WHAT THIS TASK INVOLVES => Reproduce word for word everything in the material below, from the line containing "Dimensions of this" down through its final line.

[Records from a spatial question set]
----
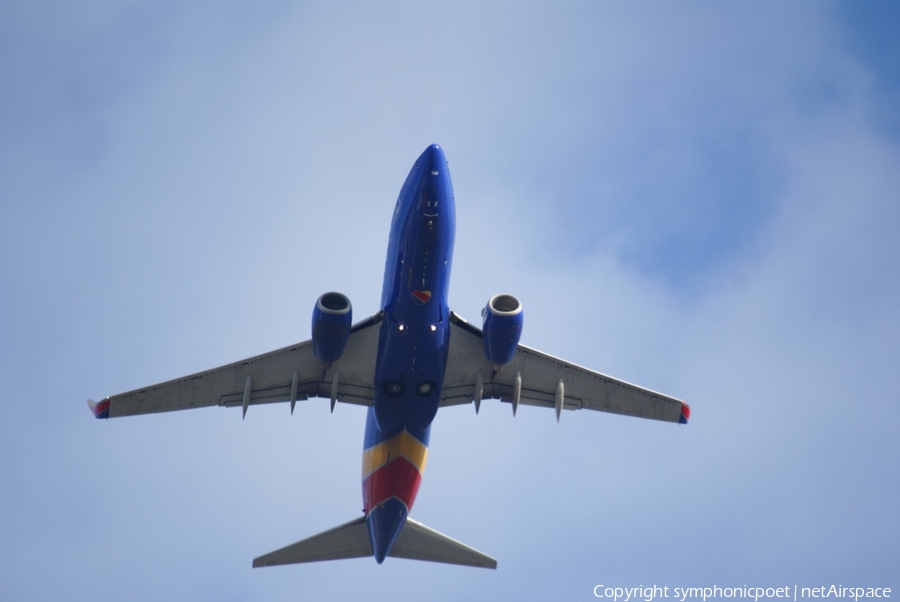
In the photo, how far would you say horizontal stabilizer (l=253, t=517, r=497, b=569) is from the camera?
115ft

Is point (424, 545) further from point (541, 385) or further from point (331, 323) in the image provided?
point (331, 323)

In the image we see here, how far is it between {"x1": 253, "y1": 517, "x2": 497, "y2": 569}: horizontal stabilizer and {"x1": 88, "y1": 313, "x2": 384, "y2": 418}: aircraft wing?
183 inches

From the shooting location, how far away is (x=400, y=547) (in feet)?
117

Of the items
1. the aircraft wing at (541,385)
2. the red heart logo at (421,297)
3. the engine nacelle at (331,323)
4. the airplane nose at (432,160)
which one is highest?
the airplane nose at (432,160)

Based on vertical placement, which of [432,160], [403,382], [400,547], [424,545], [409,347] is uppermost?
[432,160]

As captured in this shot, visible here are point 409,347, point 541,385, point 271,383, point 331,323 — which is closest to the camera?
point 331,323

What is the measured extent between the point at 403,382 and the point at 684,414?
10525 millimetres

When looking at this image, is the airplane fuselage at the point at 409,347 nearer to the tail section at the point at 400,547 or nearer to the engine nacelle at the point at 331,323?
the tail section at the point at 400,547

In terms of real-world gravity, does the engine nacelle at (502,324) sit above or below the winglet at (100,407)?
above

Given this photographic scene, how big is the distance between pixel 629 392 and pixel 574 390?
1.95 metres

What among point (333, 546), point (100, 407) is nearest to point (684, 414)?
point (333, 546)

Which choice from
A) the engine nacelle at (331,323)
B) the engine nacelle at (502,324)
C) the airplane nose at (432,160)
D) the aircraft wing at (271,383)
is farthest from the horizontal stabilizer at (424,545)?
the airplane nose at (432,160)

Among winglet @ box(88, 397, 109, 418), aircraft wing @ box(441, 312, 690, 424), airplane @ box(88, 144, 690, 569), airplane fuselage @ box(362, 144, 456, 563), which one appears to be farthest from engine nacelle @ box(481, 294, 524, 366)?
winglet @ box(88, 397, 109, 418)

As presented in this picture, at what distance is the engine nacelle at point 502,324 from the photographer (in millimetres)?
31203
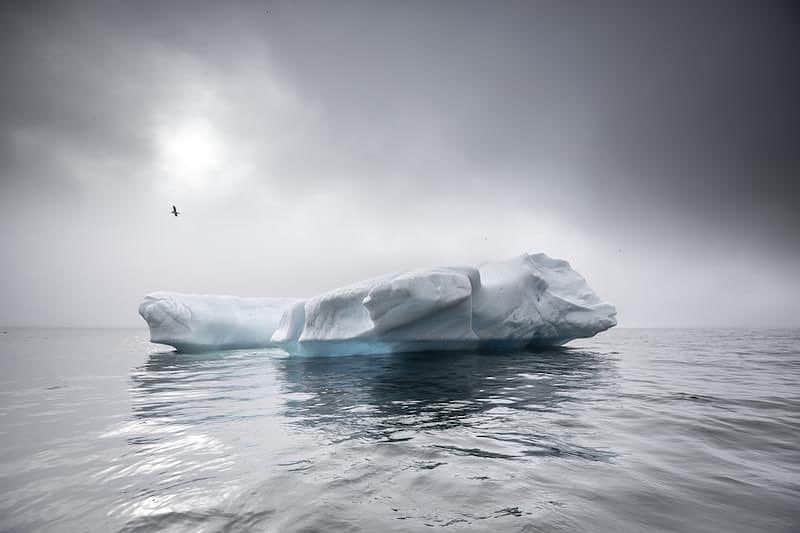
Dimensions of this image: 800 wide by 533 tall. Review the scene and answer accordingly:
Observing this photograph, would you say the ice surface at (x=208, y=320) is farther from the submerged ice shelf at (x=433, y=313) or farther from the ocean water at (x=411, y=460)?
the ocean water at (x=411, y=460)

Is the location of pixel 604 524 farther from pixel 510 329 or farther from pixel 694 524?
pixel 510 329

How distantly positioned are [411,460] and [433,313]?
8.40m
----
FULL RESPONSE =>
Dimensions of this image: 800 wide by 533 tall. Review the scene and answer accordingly:
Observing this photograph, would you say the ice surface at (x=208, y=320) is farther from the submerged ice shelf at (x=433, y=313) or farther from the ocean water at (x=411, y=460)?
the ocean water at (x=411, y=460)

Is the location of pixel 604 524 farther from pixel 510 329 or farther from pixel 694 524?
pixel 510 329

How distantly positioned are [411,460] and [433,313]?
8.40m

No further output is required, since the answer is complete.